In Hobart v. Shin, the Illinois Supreme Court did not make it clear what negligence the patient was alleged to have committed. However, according to the Court of Appeals, Dr. Shin's position was that his patient was negligent in "willfully" taking her own life. The real question, therefore, is whether a patient's willful act of suicide can as a matter of law constitute an act of contributory negligence.
The holding by the Illinois Supreme Court that a patient's suicide can be an act of contributory negligence reflects a profound misunderstanding of well-established law. A patient can be contributorily negligent only for acts that occur either before or concurrent with the defendant's negligence. Because a patient's suicide almost always occurs after the defendant's negligence, it cannot constitute contributory negligence.
Of course, under some circumstances a patient can be contributorily negligent. If the patient lies to her psychiatrist (for example, about her prior history, her degree of compliance, or the existence of suicidal ideation), the patient will be contributorily negligent if the doctor can prove that the patient acted unreasonably in doing so and that the lie contributed to the patient's suicide.

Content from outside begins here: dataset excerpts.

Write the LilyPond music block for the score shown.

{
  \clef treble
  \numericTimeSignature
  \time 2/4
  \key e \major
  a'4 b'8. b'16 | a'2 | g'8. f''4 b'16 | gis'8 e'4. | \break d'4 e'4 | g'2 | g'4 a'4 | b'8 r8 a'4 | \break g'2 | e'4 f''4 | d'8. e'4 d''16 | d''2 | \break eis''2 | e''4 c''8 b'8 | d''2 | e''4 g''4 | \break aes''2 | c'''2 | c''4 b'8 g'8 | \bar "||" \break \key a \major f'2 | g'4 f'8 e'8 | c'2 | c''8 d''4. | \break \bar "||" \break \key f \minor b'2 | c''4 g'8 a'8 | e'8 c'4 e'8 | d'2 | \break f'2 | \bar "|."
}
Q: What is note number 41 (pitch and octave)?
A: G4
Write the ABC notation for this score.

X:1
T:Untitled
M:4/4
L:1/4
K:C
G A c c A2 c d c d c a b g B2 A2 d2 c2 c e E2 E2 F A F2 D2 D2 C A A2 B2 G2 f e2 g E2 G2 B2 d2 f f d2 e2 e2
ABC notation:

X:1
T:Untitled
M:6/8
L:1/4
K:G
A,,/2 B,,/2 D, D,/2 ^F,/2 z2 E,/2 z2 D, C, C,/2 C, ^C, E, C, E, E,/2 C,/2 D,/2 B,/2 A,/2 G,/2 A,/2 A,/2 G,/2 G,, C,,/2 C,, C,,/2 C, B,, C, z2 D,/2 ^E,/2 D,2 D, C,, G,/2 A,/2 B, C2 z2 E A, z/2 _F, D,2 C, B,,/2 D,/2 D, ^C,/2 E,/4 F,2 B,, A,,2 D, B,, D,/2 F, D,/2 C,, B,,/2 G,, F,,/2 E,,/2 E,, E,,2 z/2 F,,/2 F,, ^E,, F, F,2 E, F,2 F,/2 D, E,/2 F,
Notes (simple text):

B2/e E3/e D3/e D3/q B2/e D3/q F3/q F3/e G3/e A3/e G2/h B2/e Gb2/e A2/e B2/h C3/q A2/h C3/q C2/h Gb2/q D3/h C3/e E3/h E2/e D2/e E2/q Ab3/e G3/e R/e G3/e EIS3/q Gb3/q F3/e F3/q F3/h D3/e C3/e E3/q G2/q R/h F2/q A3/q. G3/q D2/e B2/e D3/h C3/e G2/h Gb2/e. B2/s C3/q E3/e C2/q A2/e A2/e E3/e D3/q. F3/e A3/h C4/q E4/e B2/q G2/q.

In Hobart v. Shin, Dr. Shin's real —but hidden—argument was that his patient's willful act of suicide broke the causal chain between his own negligence and his patient's death. Under the law, an intervening act does not break the causal chain if the act was itself the reasonably foreseeable result of the negligence. For example, if you cause a wreck that sends someone else to a hospital where that individual receives negligent care, you are liable for the injuries caused by the wreck as well as any aggravation of those injuries that was caused by the physicians' malpractice. Ironically, the law presumes that medical malpractice is reasonably foreseeable. Because the additional injury is the reasonably foreseeable result of your negligent operation of a car, the physicians' negligence will not cut off your liability for the final result.
Because the plaintiff can't win unless she shows that the psychiatrist's negligence was the foreseeable cause of the suicide, the act of suicide can never be a superseding cause that frees the psychiatrist of liability.
Dr. Shin's attorneys were either brilliant or confused. Either way, they managed to sell what is really a causation issue to the Illinois Supreme Court under the rubric of contributory negligence—a doctrine that was clearly inapplicable. Unfortunately, the Illinois court bought it, producing an opinion that further confuses an already murky area of jurisprudence.